GEO’s lack of clear ownership is already having tangible consequences. AI search was cited by leaders as the most structurally siloed channel in the organisation, and for 77% of respondents, these silos caused significant problems in the last 12 months. This has included a slower response to issues, conflicting messages across channels, and AI tools amplifying yesterday’s problems instead of today’s narratives. The risk is compounded by the speed at which AI-generated misinformation can spread. One in four leaders reported that incorrect, inconsistent or outdated brand information has already appeared in AI answers.

“Reputation used to be managed channel by channel, but AI search has changed the rules. Because these systems read across everything – earned coverage, on-site content, social signals, and search authority – siloed marketing and communications are quietly muting your AI visibility,” said Tom Telford, Sefiani and Clarity Global’s Chief Digital Officer.

“When your channels don’t tell the same story, or teams are chasing independent KPIs with separate budget pots, these silos also become a major reputational liability. It is only when functions are truly connected that the models become trained on a consistent brand message and compound visibility across AI services over time. This is the crux of GEO, Generative Engine Optimisation, and done well it becomes the multiplier on everything you already invest in brand, PR and digital.”

The ‘Citations Race’: PR and earned media take centre stage

The shift toward AI-first discovery is also changing budget priorities. Nearly half (49%) of leaders surveyed have already allocated 5-10% of their marketing and communications budgets to AI visibility, with 90% of that spend being reallocated from traditional channels like paid digital and brand. A further 30% report allocating up to 20% of their budgets, signalling that AI visibility is rapidly moving from experimentation into a defined budget line.

With more than 95% of sources cited by AI engines being non-paid, Gartner predicts PR and earned.

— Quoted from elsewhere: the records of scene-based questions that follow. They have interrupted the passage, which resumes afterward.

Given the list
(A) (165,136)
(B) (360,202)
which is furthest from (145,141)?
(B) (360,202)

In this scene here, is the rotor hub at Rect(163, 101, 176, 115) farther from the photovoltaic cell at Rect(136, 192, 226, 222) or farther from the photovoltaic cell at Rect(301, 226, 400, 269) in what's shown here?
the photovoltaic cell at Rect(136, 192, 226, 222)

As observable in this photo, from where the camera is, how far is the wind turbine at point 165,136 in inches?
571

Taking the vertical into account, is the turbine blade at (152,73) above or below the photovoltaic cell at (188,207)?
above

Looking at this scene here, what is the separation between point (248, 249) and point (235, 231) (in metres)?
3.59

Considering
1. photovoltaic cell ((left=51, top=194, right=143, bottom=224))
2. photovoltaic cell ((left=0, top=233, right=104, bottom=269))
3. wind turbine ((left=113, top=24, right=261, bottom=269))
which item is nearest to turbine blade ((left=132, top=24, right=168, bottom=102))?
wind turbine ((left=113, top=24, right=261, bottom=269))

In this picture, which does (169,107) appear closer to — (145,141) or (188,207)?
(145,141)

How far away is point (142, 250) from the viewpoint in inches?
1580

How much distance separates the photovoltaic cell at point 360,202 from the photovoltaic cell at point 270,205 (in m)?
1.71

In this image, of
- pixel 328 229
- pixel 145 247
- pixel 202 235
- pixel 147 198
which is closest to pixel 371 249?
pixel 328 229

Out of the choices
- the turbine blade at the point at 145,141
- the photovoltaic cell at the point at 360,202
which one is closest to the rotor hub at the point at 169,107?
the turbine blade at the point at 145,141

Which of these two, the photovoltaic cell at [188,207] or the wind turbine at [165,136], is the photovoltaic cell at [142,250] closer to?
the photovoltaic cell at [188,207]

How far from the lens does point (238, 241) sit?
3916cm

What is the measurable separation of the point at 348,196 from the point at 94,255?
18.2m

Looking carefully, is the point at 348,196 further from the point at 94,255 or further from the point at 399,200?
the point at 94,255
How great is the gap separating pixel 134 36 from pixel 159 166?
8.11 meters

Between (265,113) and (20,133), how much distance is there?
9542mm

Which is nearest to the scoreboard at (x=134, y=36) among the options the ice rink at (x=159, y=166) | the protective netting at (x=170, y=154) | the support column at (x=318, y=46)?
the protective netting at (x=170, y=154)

For communications leaders this elevates earned media into being a critical foundation for how brands are discovered, compared and recommended in AI environments.

Read also: One in ten Australians unable to contact Triple Zero due to mobile outages

Mandy Galmes, Managing Partner, Australia at Sefiani, said, “When LLMs answer a question in your category, they’re drawing overwhelmingly on non-paid, third party sources. If your spokespeople, experts, case studies and proof points aren’t in those sources, you’re invisible at a key moment in the buyer journey.”

Closing the Visibility Gap

Sefiani’s proprietary AI visibility monitoring tool, Surfacd, allows brands to track, benchmark, and improve how they appear across platforms including, but not limited to, ChatGPT, Perplexity, Gemini, and Google’s AI Overviews. But data alone doesn’t solve the silo challenge. Sefiani’s GEO consultancy service uses this intelligence to create strategies uniting teams and channels under common goals and KPIs, and integrated marketing and communications plans that recognise machines as key stakeholders to influence.

“Surfacd is unlocking the black box of AI search for Australian organisations,” said Mandy Galmes, Managing Partner – Australia at Sefiani.

“It provides the data that marketing and communications teams need to own the answers, and ensure they are consistently included when AI tools discuss their category. Combining this with the reputational consultancy Sefiani is famous for means we can support brands to shape their category’s AI responses and help concentrate efforts where they will generate the greatest momentum.”